Page excerpt below:
Disease treated: Knee arthritis, edema and osteonecrosis of the left knee
I have been an active athlete all my life and frequently enjoyed water skiing, tennis, alpine skiing and jogging. I have suffered from recurring knees problems for the past 10 years. The first problem in my left knee appeared in 1998 with a knee-locking syndrome. An arthroscopy showed that my femur’s condyle cartilage was damaged, so the treating physician proceeded with debridement and some Pridie drilling. I was fine and free of pain for the next 5 years and I was able to maintain my pre-treatment activity levels.
“The post-treatment MRI showed a distinct decrease of the subchondral edema.”
However, severe knee pain returned in 2003 and the MRI showed further deterioration of the cartilage. Another arthroscopy with debridement and some Pridie drilling was performed, during which my treating physician noticed that the problem was more severe than anticipated. The cartilage of the inner condyle and the trochlea was severely damaged. The lesions were approximately 12 and 10 squarecentimeters respectively. My Doctor recommended osteotomy to reduce the stress on the condyle but I wanted to wait and seek less invasive solutions.
In February 2004, I decided to proceed with an Autologous Chondrocyte Implantation; a very complicated and delicate surgery which lasted about 10 hours. During this procedure about 26 Millionchondrocytes were implanted. Then I underwent a rehabilitation program for about 1 year. A follow-up arthroscopy in February 2005 showed that 100% of the condyle and about 80 % of the trochlea cartilage had re-grown. Afterward however, I discontinued my active sports life and, as a consequence, gained about 20 kg.
Stem cell therapy
The knee started to hurt severely again in 2008. An MRI confirmed an edema and an osteonecrosis of the femoral condyle. I was told that an artificial knee might be my only option, but a relative of mine who is a research professor advised me to wait a little for further progress of new autologous adult stem cell therapies that seemed very promising to him. At that point, I began to investigate this subject.
End of Page excerpt.
Recorded information below:
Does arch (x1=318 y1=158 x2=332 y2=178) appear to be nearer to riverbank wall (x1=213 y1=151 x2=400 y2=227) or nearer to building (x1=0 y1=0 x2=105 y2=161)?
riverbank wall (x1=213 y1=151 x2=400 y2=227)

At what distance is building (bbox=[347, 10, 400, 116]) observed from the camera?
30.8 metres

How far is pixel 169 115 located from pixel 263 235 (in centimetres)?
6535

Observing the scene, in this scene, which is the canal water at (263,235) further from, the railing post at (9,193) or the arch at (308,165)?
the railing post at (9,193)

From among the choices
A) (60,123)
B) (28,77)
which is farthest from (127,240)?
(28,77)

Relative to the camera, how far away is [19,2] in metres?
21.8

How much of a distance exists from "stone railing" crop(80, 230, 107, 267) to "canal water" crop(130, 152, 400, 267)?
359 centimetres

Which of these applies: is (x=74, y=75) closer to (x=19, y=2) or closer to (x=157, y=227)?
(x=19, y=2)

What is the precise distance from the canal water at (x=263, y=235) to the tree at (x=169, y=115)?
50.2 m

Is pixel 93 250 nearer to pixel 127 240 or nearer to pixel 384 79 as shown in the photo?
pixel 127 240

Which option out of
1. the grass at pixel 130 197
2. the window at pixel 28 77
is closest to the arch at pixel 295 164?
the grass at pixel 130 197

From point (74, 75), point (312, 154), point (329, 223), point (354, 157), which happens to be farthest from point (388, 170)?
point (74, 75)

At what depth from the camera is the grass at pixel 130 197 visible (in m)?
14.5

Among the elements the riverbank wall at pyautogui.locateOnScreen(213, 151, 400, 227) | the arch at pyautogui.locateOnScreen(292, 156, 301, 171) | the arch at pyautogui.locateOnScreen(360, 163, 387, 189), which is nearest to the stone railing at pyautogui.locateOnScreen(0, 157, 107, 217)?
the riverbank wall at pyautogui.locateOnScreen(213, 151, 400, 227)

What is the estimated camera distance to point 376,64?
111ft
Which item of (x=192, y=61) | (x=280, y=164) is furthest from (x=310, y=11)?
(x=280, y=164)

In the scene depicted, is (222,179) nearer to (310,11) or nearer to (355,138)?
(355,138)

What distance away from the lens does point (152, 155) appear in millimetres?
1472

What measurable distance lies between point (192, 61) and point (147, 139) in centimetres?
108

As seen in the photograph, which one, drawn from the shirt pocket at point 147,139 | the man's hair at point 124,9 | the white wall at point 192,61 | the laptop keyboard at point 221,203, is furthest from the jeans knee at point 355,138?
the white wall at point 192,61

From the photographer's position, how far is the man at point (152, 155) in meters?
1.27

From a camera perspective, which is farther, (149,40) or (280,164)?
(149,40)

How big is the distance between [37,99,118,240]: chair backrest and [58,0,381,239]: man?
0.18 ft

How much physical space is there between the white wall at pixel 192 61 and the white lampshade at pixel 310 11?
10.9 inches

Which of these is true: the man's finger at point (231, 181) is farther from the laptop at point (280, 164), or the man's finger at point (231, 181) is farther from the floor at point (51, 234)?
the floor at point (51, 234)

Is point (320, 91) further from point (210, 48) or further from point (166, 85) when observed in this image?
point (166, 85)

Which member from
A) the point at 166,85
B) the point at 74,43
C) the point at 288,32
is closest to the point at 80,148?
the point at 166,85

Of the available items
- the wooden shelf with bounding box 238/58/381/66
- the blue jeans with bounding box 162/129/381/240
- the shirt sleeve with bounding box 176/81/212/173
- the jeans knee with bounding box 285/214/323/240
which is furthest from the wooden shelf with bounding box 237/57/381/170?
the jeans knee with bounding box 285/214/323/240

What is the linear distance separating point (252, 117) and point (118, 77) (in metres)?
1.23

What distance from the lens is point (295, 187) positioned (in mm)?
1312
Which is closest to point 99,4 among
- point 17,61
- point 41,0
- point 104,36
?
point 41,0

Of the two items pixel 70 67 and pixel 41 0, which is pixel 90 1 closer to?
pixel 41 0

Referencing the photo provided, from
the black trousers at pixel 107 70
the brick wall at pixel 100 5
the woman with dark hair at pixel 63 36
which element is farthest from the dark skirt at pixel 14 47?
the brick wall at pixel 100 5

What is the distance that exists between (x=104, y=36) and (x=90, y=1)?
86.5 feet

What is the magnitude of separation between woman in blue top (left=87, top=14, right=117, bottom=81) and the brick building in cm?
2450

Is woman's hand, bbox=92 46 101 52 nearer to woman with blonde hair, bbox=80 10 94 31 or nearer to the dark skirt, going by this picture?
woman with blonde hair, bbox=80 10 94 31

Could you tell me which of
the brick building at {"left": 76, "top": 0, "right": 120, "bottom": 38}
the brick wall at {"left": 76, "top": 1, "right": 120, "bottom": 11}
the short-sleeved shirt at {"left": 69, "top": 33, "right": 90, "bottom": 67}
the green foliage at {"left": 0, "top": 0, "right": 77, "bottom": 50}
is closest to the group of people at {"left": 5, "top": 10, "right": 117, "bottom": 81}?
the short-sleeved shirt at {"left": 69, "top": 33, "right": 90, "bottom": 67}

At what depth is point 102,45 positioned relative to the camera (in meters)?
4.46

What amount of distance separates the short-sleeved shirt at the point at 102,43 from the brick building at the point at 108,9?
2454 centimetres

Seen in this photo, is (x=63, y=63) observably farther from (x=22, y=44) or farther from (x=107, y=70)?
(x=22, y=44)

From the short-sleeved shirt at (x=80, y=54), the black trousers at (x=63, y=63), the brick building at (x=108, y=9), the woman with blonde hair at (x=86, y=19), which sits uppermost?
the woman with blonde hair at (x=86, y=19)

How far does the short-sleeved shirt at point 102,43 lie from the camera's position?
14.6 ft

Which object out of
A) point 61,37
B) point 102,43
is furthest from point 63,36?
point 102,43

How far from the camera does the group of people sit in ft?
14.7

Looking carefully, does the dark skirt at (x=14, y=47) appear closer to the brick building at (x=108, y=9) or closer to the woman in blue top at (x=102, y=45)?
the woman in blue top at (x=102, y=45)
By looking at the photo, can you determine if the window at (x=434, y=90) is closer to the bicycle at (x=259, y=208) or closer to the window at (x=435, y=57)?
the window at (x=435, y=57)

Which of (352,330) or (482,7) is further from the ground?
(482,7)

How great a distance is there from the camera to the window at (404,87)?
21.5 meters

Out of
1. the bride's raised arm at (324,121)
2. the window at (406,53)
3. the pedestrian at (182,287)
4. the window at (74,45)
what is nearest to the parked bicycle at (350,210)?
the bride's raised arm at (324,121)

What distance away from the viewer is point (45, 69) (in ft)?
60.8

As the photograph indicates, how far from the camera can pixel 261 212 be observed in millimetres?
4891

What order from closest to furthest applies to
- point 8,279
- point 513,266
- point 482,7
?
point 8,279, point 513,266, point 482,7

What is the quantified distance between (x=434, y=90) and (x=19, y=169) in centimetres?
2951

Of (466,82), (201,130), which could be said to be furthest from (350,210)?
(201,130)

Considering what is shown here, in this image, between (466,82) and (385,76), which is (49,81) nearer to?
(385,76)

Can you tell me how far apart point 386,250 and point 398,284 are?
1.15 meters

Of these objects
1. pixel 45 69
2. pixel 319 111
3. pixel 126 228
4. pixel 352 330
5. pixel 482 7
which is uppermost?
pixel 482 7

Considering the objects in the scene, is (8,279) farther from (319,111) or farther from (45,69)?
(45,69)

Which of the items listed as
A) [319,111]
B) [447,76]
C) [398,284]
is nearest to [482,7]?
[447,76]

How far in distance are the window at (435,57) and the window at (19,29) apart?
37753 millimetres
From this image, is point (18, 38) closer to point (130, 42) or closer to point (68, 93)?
End of Recorded information.
■ **What the task asks**
Extend the knee treatment account from the point where it stops. The listing was taken from a source separate from the knee treatment account.

■ **Response**
When the orthopedist saw my MRI, he was not particularly positive about the possible outcome and confirmed the difficult situation of my knee. But he too advised me to give it a try. I agreed and after collecting a small amount of bone marrow and separating the stem cells from it at a cGMP laboratory, he injected them into my knee.
Pre-treatment MRI with subchondral edema.
Post-treatment MRI with decreased subchondral edema.
Post-treatment MRI (After 2 years)
The post-treatment MRI showed a distinct decrease of the subchondral edema. Prior to my stem cell treatment I was neither able to walk nor drive a car without pain medication. I immediately stopped taking the pain medication after therapy and my pain diminished. I was able to run 50 meters a few weeks ago, which is tremendous progress for me.
Currently, I am trying to lose the excess weight. To me stem cell therapy seemed like the best, last resort. Compared to the more invasive, time consuming, physically straining surgical options that were offered to me, stem cell therapy appears to be a minimally invasive, cost effective procedure that has brought me excellent results.